5. The method according to claim 2, wherein the protic polar solvent in step S1 is selected from one or more of methanol, ethanol, and isopropanol, and the aliphatic amine containing 1-9 carbon atoms is selected from triethylamine and diethylamine.

6. The method according to claim 3, wherein the aprotic polar solvent is selected from one or more of acetonitrile, N-dimethylformamide, and dimethylsulfoxide, and the hydroxide of alkali metal is selected from one or more of NaOH, KOH, and CsOH in step S2.

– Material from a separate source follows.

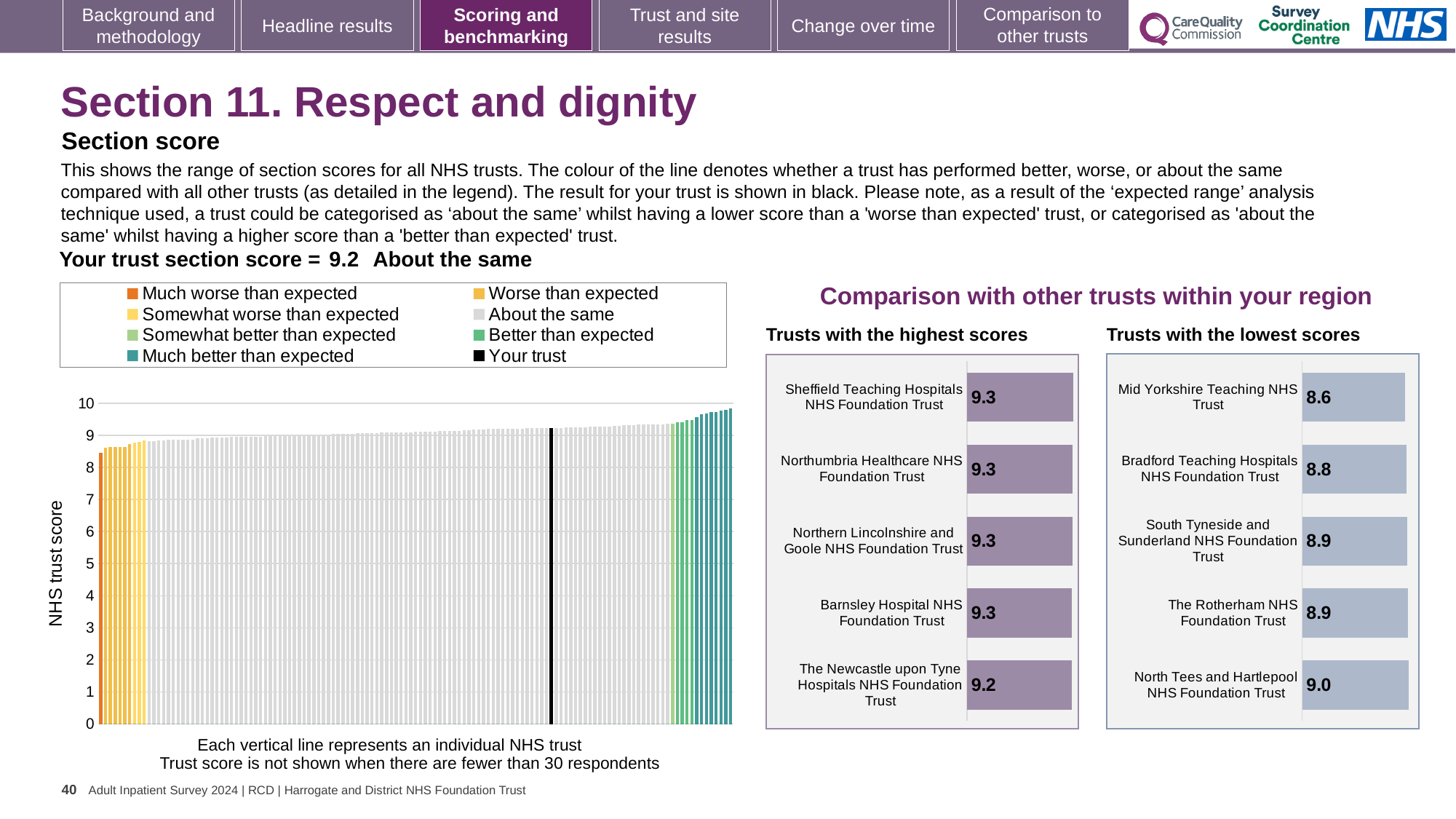
On the large chart on the left showing all NHS trusts, what kind of chart is it? Bar chart On the large chart on the left showing all NHS trusts, do the trust scores rise or fall from left to right along the x axis? Rise On the 'Trusts with the highest scores' chart, how many trusts are listed? 5 On the 'Trusts with the highest scores' chart, what is the score for Sheffield Teaching Hospitals NHS Foundation Trust? 9.3 On the 'Trusts with the highest scores' chart, what is the difference between the scores of Barnsley Hospital NHS Foundation Trust and The Newcastle upon Tyne Hospitals NHS Foundation Trust? 0.1 On the 'Trusts with the highest scores' chart, which trust has the lowest score? The Newcastle upon Tyne Hospitals NHS Foundation Trust On the 'Trusts with the lowest scores' chart, which trust has the lowest score? Mid Yorkshire Teaching NHS Trust On the large chart on the left showing all NHS trusts, how many entries does the legend list? 8 On the 'Trusts with the lowest scores' chart, which trust has the highest score? North Tees and Hartlepool NHS Foundation Trust On the 'Trusts with the lowest scores' chart, what is the score for Mid Yorkshire Teaching NHS Trust? 8.6 On the 'Trusts with the lowest scores' chart, what is the difference between the scores of North Tees and Hartlepool NHS Foundation Trust and Mid Yorkshire Teaching NHS Trust? 0.4 On the 'Trusts with the lowest scores' chart, which has the larger score: Bradford Teaching Hospitals NHS Foundation Trust or Mid Yorkshire Teaching NHS Trust? Bradford Teaching Hospitals NHS Foundation Trust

7. The method according to claim 4, wherein the aprotic solvent in step S3 is one or more selected from toluene, xylene, N-dimethylformamide, dimethyl sulfoxide, and dioxane, the aliphatic amine containing 1 to 15 carbon atoms is selected from triethylamine or diisopropylethylamine, and the aromatic amine containing 4 to 15 carbon atoms is pyridine.

8. The process according to any one of claims 1, 3 or 6, wherein the inorganic base used in step S2 has a concentration of 0.2 to 2 moles per liter and is used in an amount of 1 to 15 times the number of moles of 1, 4-dichloro-1-substituted-pyrazolo [3,4-d ] pyrimidine.

9. The method of claim 1, comprising the steps of:

10. The method according to claim 9, wherein the organic solvent used for the beating in step S2 is selected from the group consisting of ethyl acetate, methanol, ethanol, toluene, and acetonitrile.